The next morning my laundry does arrive but a car is parked in front of the hostel gate and I cannot get out. The weather is nice so I’m not in a hurry. After a while I figure out that it’s the hostel’s owner’s car. He moves it aside while I say goodbye to my new friends. From San Cristobal I drive to Chamula, a Mayan village in the mountains near San Cristobal. It is famous for its church where Catholisism and Mayan rituals are mixed. On the outside the church looks like any Central American church but once inside (no photos allowed) it’s completely different. There are no benches, instead the floor is covered in pine needles. In multiple spots groups of locals sit together to pray and bring offerings. They’ll move some of the needles aside and set up heaps of candles on the floor. Somehow apparently the church has not burned down yet. The people then pray out loud while bringing offerings of Coca Cola (a sacred drink here) and eggs. Very interesting to see.
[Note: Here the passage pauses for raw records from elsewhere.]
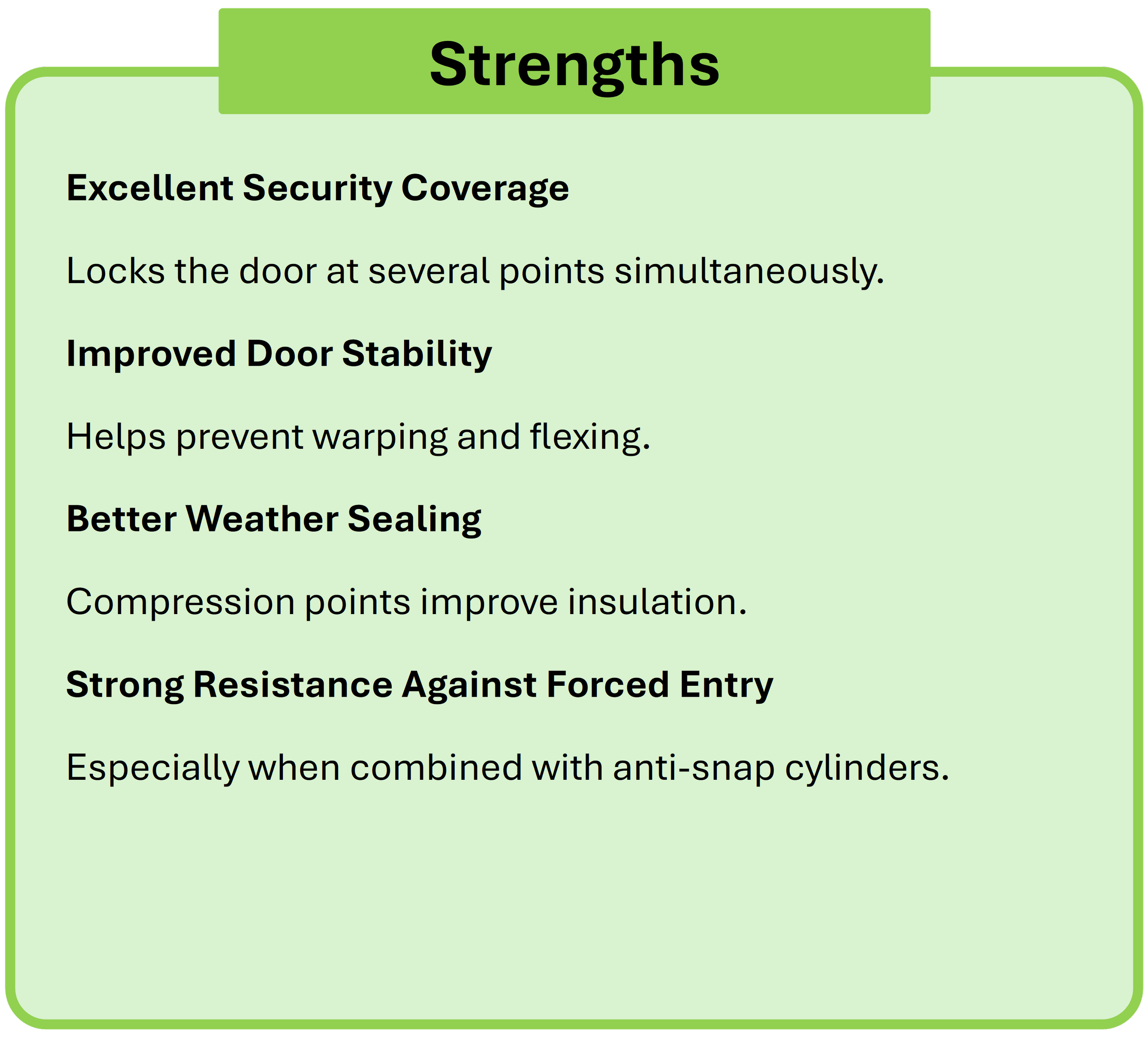 Strengths

Excellent Security Coverage

Locks the door at several points simultaneously.

Improved Door Stability

Helps prevent warping and flexing.

Better Weather Sealing

Compression points improve insulation.

Strong Resistance Against Forced Entry

Especially when combined with anti-snap cylinders.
The town also has another church which lies in ruins but is surrounded by an active graveyard. Because it was Dia de Muertos not too long ago the graves are nicely decorated with flowers. After Chamula I headed to the Cascadas de el Chifflon, a bunch of nice waterfalls. It is possible to camp there which sounded like a good idea to me. Sadly enough the nice camping spots are tent only (you can only walk there) but I could sleep in the parking lot for cheap. Around sunset I went for a walk along the first few waterfalls which look really nice at night with bats flying around.

Chamula church

Chamula church

The next day I got up early to start the hike along the waterfalls. It was a weekday and pretty early so there was nobody around. The path leads along some six waterfalls that range from just a meter to more than 50 meters. The viewing platforms are nicely refreshing and the views are great. That night I planned to camp at the Lagos de Montebello. Several people at the hostel in San Cristobal went there on an excursion and said it was pretty nice. Sadly enough the weather wasn’t too good so I didn’t really explore the lakes that day. But a restaurant/cabanas place let me camp in the grass next to the lake with an awesome view. My original plan was to cross to Guatemala the next day but I read that you should never try to cross at that town on a Friday because the local market blocks most of the streets and makes it almost impossible to get through. Well.. I guess since I haven’t seen the lakes yet and this place is cheap I can stay for another night.

Cascafes de el Chifflon

Cascafes de el Chifflon

The next day I set out to explore the lakes. There’s a main road in the park with multiple smaller roads leading to the lakes. On my map those roads are connected so I decide to drive a circle. Turns out the roads are steep, narrow dirt roads once again. Plus it rained a lot yesterday so there is plenty of mud. A few times I was slightly worried if I would be able to get through. The road was too narrow to turn, but luckily I didn’t run into any cars going the other directions. The cool thing was that I passed multiple small remote Maya villages. All the kids came out of their houses and smiled and waved at my van coming by. That night I enjoyed another beautiful sunset at my lake spot. That is until it started pouring rain again… So much rain that a river started flooding underneath my van to the lake. When I checked before going to sleep it was at least 10cm deep. Let’s hope I don’t get flooded into the lake. Just crossing a border into Guatemala tomorrow will be enough adventure for a day.

 

Van at Lagos de Montebello

Van at Lagos de Montebello

Thanks again to Joel for showing me around and getting me the most Mexican weekend possible!